Plan for 16.5 Percent Tax On Fruits and Vegetables in Israel


menachem-lubinskyBy Menachem Lubinsky
There is a plan in Israel to levy a 16.5 percent value added tax on fruits and vegetables. Like other world economies, Israel is looking for new sources of revenues to deal with the effects of a recession. The feeling is that this will be enforceable only in supermarkets and in many independents, creating a huge “black market” for fruits and vegetables. Said Rami Mandel, CEO of the Coop Israel supermarket chain, “We are expecting a massive transfer of customers to switch from buying at regular supermarket chains, which pay taxes and employ thousands of people, to buying at markets where prices change by the hour.

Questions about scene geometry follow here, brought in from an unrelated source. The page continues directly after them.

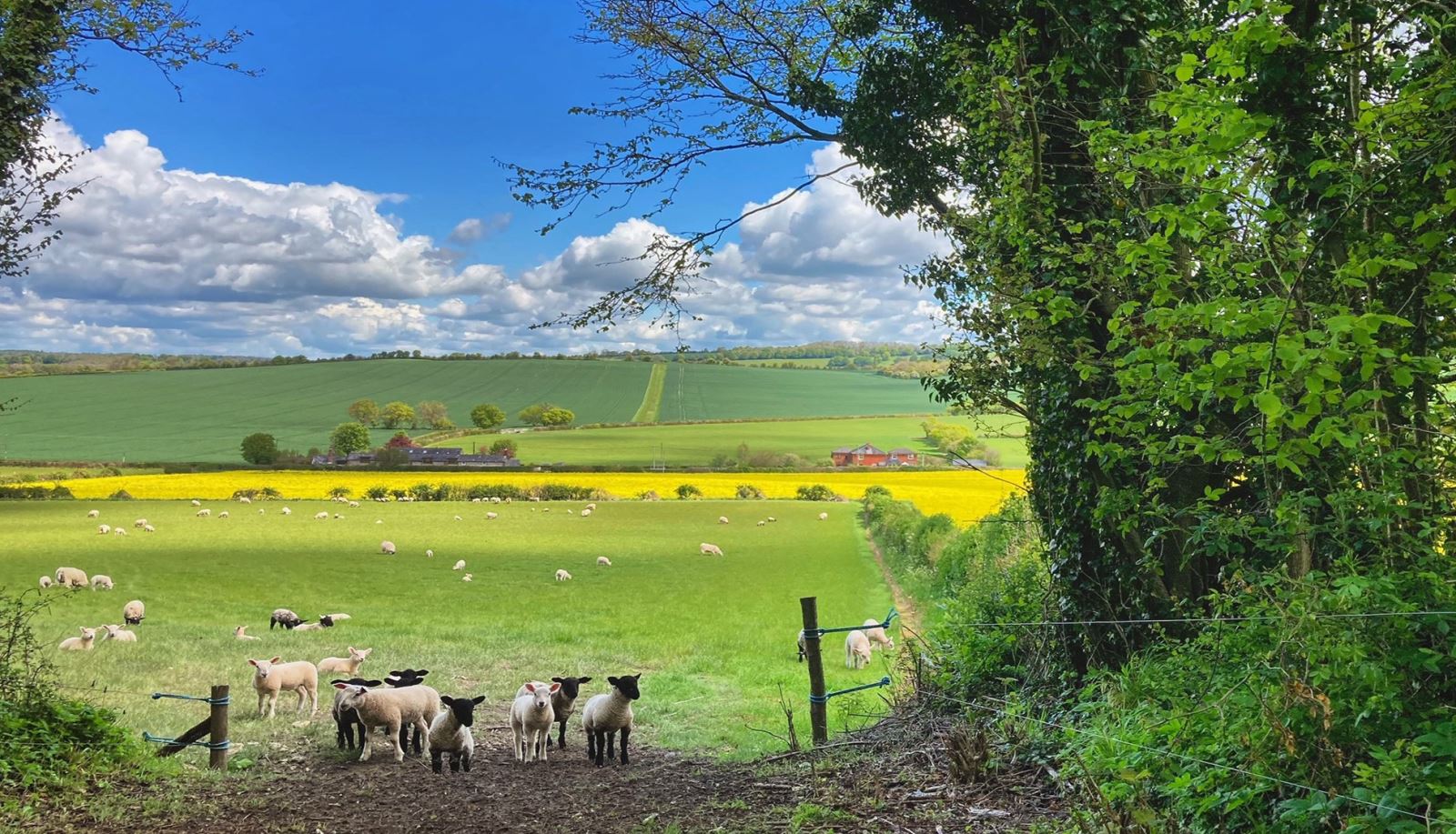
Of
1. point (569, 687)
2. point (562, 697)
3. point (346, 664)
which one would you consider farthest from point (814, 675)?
point (346, 664)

As a result, we could see profits from sales of fruits and vegetables drop by 20 percent.” Produce sales account for 13% of supermarket business, Mandel said.

As part of the 2009-2010 budget deal, which was approved by the cabinet, the government seeks to raise VAT on goods from 15.5% to 16.5% starting this July and levy VAT on fruit and vegetables, which until now were exempt.

This plan does not make sense to some of my friends in the food industry in Israel. They are particularly concerned over its effect on the many poor Jews who buy kosher. They also argue that it will have a damaging effect on Israel’s supermarkets. Today, more than 60% of produce is sold in supermarkets, but if Israelis learn to shop for fruits and vegetables in open-air markets, the supermarkets will be the losers. Meir Yifrah, of the Fruit and Vegetables Association says “The damage to fruit and vegetable growers, and to the agricultural sector as a whole, is estimated at hundreds of millions of shekels, which the sector, in a time of an economic crisis, cannot absorb.” My sources tell me that this proposal will fail in the Knesset. I hope it does because it just does not make any sense in any economy, but particularly now.